▶ Your assignment: Among the entries below, find the lines with the word "генетики" and copy them.

▶ Exercise input:
- Opening Delimiter -
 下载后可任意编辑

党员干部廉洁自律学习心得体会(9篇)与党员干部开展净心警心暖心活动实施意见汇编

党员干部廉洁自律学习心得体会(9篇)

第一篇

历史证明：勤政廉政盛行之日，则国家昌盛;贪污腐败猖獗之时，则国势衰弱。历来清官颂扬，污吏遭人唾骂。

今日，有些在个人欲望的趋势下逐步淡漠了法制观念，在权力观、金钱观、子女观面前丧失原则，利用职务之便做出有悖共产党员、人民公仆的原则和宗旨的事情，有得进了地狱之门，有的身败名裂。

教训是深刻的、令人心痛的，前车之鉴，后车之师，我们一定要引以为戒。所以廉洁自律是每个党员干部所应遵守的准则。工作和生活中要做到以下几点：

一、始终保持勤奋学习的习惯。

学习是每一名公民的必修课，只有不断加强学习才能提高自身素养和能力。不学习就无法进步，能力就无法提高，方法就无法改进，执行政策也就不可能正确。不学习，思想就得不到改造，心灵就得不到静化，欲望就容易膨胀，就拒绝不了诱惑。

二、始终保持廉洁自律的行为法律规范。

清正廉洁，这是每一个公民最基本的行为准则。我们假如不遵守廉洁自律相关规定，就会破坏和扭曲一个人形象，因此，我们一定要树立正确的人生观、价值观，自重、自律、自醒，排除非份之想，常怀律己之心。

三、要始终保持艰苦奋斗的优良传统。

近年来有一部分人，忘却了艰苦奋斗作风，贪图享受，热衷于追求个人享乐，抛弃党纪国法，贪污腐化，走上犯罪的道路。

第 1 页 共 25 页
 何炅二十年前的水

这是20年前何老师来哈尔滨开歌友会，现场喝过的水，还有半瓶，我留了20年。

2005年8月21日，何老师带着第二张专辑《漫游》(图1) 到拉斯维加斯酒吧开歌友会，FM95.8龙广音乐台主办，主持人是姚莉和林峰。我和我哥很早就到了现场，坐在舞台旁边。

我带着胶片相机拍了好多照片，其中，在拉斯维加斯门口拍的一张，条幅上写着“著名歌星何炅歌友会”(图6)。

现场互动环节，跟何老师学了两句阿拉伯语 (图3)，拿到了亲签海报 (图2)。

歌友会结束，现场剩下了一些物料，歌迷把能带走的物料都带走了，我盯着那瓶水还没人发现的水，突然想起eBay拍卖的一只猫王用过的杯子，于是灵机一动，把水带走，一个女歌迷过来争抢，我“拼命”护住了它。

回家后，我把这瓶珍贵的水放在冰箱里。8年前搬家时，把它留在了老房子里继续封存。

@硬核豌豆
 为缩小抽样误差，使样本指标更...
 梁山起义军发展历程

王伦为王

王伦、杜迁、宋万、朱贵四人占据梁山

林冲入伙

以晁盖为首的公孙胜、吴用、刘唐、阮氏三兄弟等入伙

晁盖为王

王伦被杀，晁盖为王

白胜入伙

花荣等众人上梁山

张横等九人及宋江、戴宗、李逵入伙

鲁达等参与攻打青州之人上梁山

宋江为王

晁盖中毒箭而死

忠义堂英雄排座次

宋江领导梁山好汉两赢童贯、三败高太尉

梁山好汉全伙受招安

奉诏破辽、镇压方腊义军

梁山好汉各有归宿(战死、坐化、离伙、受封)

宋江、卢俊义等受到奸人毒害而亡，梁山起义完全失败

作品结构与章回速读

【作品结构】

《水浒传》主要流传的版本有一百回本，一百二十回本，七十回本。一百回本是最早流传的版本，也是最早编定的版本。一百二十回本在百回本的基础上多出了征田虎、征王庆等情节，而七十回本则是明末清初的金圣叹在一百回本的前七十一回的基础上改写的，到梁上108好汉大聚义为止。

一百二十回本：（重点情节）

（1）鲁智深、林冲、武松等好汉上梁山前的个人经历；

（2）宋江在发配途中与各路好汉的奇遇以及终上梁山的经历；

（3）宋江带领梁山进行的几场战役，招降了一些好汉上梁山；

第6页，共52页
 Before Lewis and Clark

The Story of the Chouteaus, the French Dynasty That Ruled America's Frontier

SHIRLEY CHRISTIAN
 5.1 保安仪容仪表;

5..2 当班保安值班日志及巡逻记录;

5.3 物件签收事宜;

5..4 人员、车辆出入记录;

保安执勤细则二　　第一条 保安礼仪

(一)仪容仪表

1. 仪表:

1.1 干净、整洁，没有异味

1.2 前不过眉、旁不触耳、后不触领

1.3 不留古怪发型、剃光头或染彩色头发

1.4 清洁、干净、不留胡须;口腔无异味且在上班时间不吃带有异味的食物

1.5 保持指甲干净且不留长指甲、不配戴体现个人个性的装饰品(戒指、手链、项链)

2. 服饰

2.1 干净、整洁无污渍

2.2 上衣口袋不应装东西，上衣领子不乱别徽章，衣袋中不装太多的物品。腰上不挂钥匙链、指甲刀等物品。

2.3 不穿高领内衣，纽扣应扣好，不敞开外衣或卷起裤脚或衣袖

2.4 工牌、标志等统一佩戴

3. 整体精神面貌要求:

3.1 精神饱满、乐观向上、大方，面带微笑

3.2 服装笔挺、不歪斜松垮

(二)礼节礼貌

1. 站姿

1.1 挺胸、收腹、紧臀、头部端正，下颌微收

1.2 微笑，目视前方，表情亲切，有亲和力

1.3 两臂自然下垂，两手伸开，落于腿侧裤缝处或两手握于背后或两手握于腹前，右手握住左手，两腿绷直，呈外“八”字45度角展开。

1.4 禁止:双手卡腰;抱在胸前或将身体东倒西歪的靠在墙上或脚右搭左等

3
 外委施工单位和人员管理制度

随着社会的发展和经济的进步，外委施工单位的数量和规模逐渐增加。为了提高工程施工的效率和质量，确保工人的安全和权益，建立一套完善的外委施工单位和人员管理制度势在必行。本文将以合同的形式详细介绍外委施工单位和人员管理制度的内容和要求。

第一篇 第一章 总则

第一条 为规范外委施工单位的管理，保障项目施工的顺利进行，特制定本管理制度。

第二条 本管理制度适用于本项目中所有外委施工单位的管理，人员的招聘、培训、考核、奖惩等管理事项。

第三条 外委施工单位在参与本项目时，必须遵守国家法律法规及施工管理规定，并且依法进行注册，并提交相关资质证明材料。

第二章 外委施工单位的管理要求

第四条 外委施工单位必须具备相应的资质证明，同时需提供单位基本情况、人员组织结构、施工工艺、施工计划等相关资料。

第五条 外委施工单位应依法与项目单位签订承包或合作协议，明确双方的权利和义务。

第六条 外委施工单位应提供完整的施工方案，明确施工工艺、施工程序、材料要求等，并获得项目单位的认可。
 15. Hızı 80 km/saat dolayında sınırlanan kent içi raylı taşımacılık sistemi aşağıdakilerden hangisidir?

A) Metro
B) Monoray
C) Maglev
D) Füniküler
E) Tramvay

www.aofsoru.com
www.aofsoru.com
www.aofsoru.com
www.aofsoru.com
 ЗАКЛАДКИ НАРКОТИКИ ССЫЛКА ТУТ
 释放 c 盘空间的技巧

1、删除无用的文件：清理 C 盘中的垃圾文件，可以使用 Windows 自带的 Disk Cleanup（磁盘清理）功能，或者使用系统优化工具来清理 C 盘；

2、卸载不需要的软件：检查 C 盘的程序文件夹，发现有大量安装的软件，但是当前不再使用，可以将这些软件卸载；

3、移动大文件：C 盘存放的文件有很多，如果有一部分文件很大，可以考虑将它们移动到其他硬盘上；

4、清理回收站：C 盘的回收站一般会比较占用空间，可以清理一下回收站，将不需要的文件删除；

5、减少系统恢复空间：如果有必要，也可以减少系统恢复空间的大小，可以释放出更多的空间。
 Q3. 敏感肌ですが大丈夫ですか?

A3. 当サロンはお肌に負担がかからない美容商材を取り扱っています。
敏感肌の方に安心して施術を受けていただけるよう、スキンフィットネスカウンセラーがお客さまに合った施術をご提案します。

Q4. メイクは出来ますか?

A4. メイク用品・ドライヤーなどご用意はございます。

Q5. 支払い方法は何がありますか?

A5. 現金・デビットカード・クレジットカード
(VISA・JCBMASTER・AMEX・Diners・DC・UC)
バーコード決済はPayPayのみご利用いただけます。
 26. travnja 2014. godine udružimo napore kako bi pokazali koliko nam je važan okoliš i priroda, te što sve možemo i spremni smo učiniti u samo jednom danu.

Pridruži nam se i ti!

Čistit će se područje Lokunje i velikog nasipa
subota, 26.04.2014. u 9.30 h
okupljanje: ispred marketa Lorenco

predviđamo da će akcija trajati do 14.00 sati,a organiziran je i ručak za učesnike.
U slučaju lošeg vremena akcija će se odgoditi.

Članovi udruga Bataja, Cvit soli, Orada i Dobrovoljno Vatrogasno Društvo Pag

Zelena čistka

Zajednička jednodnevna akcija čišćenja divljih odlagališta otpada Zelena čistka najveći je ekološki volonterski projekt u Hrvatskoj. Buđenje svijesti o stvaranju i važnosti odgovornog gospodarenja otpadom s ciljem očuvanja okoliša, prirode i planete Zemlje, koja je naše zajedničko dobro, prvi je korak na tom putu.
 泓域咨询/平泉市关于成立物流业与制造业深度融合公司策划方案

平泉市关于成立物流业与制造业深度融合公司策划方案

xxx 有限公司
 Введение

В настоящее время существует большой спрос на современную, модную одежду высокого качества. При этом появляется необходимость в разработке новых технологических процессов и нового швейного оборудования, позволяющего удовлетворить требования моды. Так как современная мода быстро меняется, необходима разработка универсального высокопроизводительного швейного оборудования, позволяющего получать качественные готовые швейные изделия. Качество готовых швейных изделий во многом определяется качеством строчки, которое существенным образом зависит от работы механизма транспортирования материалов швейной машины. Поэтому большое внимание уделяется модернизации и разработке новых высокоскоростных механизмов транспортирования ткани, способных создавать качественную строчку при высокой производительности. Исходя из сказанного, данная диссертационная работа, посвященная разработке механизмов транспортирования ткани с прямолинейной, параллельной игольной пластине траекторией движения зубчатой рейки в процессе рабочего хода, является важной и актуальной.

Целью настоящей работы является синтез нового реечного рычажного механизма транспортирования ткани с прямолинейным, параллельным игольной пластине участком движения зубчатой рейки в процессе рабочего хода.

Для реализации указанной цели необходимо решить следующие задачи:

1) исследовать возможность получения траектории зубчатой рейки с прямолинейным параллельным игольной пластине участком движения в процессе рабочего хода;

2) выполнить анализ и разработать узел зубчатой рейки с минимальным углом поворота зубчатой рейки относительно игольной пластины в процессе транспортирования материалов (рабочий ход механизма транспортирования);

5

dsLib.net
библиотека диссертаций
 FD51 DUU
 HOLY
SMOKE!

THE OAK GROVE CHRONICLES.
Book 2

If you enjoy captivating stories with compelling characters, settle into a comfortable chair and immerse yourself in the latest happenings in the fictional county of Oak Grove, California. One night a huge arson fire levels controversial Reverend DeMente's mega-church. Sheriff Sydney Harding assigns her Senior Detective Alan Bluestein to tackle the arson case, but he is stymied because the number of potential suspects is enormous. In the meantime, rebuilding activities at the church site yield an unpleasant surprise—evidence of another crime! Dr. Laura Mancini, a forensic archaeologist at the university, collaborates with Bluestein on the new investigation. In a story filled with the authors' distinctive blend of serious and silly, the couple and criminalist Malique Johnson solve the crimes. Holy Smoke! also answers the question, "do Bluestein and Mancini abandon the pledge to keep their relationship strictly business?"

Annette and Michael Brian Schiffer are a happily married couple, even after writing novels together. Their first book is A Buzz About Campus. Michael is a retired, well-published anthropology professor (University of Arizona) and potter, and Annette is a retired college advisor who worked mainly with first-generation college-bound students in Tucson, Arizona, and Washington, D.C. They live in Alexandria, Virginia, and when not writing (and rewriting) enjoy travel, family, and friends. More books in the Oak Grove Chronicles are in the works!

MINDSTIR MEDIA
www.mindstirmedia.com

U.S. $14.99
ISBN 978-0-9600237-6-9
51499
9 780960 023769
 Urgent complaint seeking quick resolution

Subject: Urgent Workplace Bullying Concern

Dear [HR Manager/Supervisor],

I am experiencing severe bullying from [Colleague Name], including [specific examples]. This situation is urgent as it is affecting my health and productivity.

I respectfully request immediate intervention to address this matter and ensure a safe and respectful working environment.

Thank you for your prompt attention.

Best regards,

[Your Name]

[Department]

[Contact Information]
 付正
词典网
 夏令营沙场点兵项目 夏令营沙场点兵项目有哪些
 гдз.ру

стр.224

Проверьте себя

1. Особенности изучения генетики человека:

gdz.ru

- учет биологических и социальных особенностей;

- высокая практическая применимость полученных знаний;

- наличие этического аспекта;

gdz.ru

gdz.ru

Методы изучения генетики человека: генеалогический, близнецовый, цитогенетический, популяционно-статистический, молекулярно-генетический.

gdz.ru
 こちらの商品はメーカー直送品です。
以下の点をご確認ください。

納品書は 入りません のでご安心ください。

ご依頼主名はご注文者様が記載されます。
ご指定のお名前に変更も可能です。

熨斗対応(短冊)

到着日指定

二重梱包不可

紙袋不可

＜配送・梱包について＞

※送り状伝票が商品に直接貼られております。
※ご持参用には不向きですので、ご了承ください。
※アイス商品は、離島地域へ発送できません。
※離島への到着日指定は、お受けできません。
- Closing Delimiter -
▶ Reply:
1. Особенности изучения генетики человека:
Методы изучения генетики человека: генеалогический, близнецовый, цитогенетический, популяционно-статистический, молекулярно-генетический.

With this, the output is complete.